_TASKS TO CARRY OUT_:
1) In the guide to Python functions and techniques, why can booleans stand in for integers, and which number does each boolean represent?
2) From the guide to Python functions and techniques, extract the stretch from "However, we can" through "is more readable!".
3) Continue the guide to Python functions and techniques from its last sentence.
** START OF GIVEN PASSAGE **
Python Beginner/Intermediate Guide to Functions, DS, & Techniques

20166

When you look through solutions written in python I'm sure you've seen many interesting functions, data structures, and techniques you have never seen before. Often these can make understanding otherwise beautiful solutions really difficult, and can be quite discouraging – I know that it was for me when I got started. My goal in this discussion post is to explain many of these functions, data types, and concepts to help make it easier to understand some of the unique and nifty ways people solve LeetCode problems. I'll be structuring this post by category. Additionally, you can click on any method or datatype to go to the documentation page!

Techniques

1. List/dictionary/set… comprehension
List comprehension (and all other kinds) can be an extremely useful but confusing technique used by many programmers on this site. It is incredibly useful for making concise solutions and avoiding loops which take up lots of code. List comprehension involved constructing a list in line, often with a for-loop. For example, if we wanted to construct a list which contains every element in some list nums = [1,2,3,4,5] which has value 3 or greater, we may default to

newNums = []
for num in nums:
	if num >= 3:
		newNums.append(num)

>> newNums = [3,4,5]

However, we can do this using list comprehension in one line like so:

newNums = [num for num in nums if num >= 3]

>> newNums = [3,4,5]

As you can see, this basically combines all the parts of our previous method (the for loop, the if condition, and adding num to the array) in one line! Many python programmers would consider this the more "pythonic" way of creating the list, but don't feel like you should always use list comprehension –– often the regular method is more readable!

You can also use this techniques with other data structures such as sets and dictionaries. For example, let's say we have the set example_set = {1,2,3,4,5,6} and we want to make a dictionary which will have the values from our set as keys which point to the value times 2 if the value is even, and they will point to the value times 3 if the value is odd. The typical way to do this would be:

dictionary = {}
for value in example_set:
	if value % 2 == 0: # if value is even
		dictionary[value] = value * 2
	else: # odd value
		dictionary[value] = value * 3
		
>> dictionary = {1: 3, 2: 4, 3: 9, 4: 8, 5: 15, 6: 12}

We can do this in one line with dictionary comprehension:

dictionary = {value: value*2 if value % 2 == 0 else value * 3 for value in example_set}

>> dictionary = {1: 3, 2: 4, 3: 9, 4: 8, 5: 15, 6: 12}

You can even have different if conditionals for the key and value in the dictionary! Ultimately, this is a super powerful tool but you can almost always just use the regular way of building out lists, sets, dictionaries, etc.

So the basic structure is

values = [(expression_one) if (boolean) else (expression_two) for (item) in (iterable)]

which is the same as

values = []
for item in iterable:
    if boolean:
		values.append(expression_one)
	else:
		values.append(expression_two)

The if and else are both optional, and you could just have the if without the else.

2. Using booleans as values
Since python does not have strict types, there are many tricks we can use to make code more concise. One such way is taking advantage of the fact that booleans, (True or False), can be used like integers (True --> 1, False --> 0). For example, let's say we wanted to see how many letters two strings of the same length have in common. Let s1 = "abcdef" and s2 = "abc123". One way we could do this is:

num_in_common = 0
for i in range(len(s1)):
    if s1[i] == s2[i]:
        num_in_common += 1

>> num_in_common = 3

We could also do this by using the boolean s1[i] == s2[i] directly!
** END OF GIVEN PASSAGE **
** START OF MATERIAL SHOWN **
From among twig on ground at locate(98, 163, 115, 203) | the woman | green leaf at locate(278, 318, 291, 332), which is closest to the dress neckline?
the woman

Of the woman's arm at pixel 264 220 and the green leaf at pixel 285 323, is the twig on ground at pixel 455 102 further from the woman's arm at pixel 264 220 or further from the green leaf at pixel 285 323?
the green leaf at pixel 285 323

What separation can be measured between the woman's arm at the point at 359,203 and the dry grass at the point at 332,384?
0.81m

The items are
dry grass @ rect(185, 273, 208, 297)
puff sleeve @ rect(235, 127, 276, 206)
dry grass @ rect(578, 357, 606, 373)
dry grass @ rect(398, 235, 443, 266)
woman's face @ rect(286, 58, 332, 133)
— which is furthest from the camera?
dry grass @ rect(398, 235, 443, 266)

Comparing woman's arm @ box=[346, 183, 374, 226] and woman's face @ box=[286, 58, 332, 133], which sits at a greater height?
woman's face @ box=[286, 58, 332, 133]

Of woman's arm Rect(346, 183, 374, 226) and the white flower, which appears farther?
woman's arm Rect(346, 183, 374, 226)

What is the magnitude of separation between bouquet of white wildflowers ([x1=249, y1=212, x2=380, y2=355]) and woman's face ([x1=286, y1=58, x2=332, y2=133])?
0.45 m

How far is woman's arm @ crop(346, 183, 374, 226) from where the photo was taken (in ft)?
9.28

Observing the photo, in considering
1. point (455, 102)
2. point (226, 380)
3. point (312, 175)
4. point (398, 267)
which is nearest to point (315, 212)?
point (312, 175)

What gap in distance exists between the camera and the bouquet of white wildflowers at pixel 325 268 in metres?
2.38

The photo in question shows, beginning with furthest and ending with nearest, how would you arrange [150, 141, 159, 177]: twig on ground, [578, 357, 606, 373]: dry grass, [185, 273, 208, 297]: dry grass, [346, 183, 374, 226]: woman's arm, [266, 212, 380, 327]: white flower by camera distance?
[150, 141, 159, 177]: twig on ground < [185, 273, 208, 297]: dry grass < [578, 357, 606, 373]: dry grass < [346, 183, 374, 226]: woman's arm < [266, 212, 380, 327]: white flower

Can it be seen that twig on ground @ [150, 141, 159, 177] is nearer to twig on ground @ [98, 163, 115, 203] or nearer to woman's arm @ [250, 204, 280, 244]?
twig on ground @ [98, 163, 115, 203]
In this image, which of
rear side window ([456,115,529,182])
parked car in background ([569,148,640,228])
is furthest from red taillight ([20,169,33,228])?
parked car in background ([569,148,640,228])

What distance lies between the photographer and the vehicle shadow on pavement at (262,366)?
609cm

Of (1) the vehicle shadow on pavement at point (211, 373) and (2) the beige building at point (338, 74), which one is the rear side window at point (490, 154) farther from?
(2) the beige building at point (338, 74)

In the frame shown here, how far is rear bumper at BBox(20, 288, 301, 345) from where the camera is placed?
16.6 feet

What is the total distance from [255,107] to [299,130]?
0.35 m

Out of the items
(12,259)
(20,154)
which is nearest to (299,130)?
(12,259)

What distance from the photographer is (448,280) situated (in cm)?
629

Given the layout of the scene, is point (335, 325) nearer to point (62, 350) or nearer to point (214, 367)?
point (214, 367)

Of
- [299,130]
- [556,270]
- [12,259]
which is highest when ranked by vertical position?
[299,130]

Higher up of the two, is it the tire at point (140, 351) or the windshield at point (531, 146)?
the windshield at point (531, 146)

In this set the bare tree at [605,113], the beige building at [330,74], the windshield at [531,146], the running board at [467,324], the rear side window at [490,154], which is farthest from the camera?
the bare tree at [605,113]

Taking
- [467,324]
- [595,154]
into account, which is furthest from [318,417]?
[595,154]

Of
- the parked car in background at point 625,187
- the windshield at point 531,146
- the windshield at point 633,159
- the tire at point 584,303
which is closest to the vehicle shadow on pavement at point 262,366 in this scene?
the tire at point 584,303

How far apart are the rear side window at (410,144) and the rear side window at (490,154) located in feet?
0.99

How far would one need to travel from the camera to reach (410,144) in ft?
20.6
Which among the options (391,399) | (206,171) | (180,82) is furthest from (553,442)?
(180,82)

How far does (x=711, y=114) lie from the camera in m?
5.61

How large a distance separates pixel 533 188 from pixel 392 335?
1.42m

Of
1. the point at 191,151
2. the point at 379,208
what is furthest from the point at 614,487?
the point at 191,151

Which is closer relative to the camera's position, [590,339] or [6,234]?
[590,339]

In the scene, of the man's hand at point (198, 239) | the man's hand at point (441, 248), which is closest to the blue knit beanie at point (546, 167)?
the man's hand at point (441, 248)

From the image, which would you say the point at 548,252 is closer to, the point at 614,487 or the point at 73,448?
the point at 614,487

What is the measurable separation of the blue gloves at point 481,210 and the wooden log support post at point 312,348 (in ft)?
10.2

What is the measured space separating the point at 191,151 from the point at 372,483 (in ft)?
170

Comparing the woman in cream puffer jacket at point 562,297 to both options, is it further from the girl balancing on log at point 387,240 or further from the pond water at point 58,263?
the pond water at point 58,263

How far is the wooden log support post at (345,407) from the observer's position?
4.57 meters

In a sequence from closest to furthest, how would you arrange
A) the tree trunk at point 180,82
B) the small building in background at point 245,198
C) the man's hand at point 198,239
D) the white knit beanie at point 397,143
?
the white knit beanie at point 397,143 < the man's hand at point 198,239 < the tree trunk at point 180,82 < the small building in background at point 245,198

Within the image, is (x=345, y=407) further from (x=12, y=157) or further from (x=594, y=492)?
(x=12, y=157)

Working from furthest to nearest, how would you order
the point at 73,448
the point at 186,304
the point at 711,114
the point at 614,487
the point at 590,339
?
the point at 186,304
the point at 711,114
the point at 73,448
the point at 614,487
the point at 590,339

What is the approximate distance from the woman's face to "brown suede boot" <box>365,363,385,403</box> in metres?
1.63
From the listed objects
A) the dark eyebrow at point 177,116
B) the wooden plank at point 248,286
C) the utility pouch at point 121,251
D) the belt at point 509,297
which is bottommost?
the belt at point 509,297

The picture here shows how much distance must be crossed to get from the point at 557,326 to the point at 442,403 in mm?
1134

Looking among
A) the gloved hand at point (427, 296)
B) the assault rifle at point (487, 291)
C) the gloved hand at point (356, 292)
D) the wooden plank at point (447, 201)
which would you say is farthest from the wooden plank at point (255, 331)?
** END OF MATERIAL SHOWN **
_ANSWERS IN ORDER_:
1) Python does not have strict types, so booleans can be used like integers. True counts as 1 and False counts as 0.

2)
However, we can do this using list comprehension in one line like so:

newNums = [num for num in nums if num >= 3]

>> newNums = [3,4,5]

As you can see, this basically combines all the parts of our previous method (the for loop, the if condition, and adding num to the array) in one line! Many python programmers would consider this the more "pythonic" way of creating the list, but don't feel like you should always use list comprehension –– often the regular method is more readable!

3)
num_in_common = 0
for i in range(len(s1)):
    num_in_common += s1[i] == s2[i]
	
>> num_in_common = 3

This method saves some space but it can be pretty confusing to read, especially in more complex exampels. Nevertheless, it can be useful. By also using list comprehension, we can actually do what we wanted in just one line!

num_in_common = sum([s1[i]==s2[i] for i in range(len(s1))])

>> num_in_common = 3

3. Lambda Functions
Sometimes, you want to quickly make a function for a small, contained task. Often these are when used with other functions, such as sorting. For example, if we wanted to create a function that multiplied a number by two, we could make

def double(num):
	return num * 2

>> double(5) = 10

We could do the same thing using a lambda function:

double = lambda x : x*2

>> double(5) = 10

Basically, a lambda function is of the form lambda arguments : expression, taking in any number of arguments and returning a singular expression. These are good for short functions you only want to use in limited scope. They can often be less readable than functions made using def, so typically you see these used in a few specific scenarios. Let's say that we have a list of pairs of numbers, pairs = [(1,8), (3,2), (4,7), (4,4), (1,7)] , and we want to sort them by the product of the two numbers in the pair. We can do this by taking advantage of the key parameter of python's built in sort function. key takes in a function, which sort will use to compare elements. So one way to do this would be

def pair_product(x, y):
	return x*y
pairs.sort(key = pair_product)

>> pairs = [(3, 2), (1, 7), (1, 8), (4, 4), (4, 7)]

However, assuming we have no other reason to keep this function, we can use a lambda function to make the function within the sort method!

pairs.sort(key = lambda pair: pair[0]*pair[1])

>> pairs = [(3, 2), (1, 7), (1, 8), (4, 4), (4, 7)]

This can be super useful for things like sorting ListNodes by their values (since trying to sort ListNodes themselves results in an error). Other examples of functions which could take in a key argument include max, min, many [heapq](https://docs.python.org/3/library/heapq.html) methods, [bisect](https://docs.python.org/3/library/bisect.html) methods, etc.

Functions

1. enumerate
This is one of the most common methods you'll see people using in solutions which you might not understand yet. enumerate makes iterating through an iterable (such as a list, dictionary, or string) by giving access to both the index and value of each element.

Let's say we want to iterate through some list nums = [5,4,3,2]. There are two typical ways of doing this:

for i in range(len(nums)):
	print(i)
	
--> 0, 1, 2, 3

for num in nums:
	print(num)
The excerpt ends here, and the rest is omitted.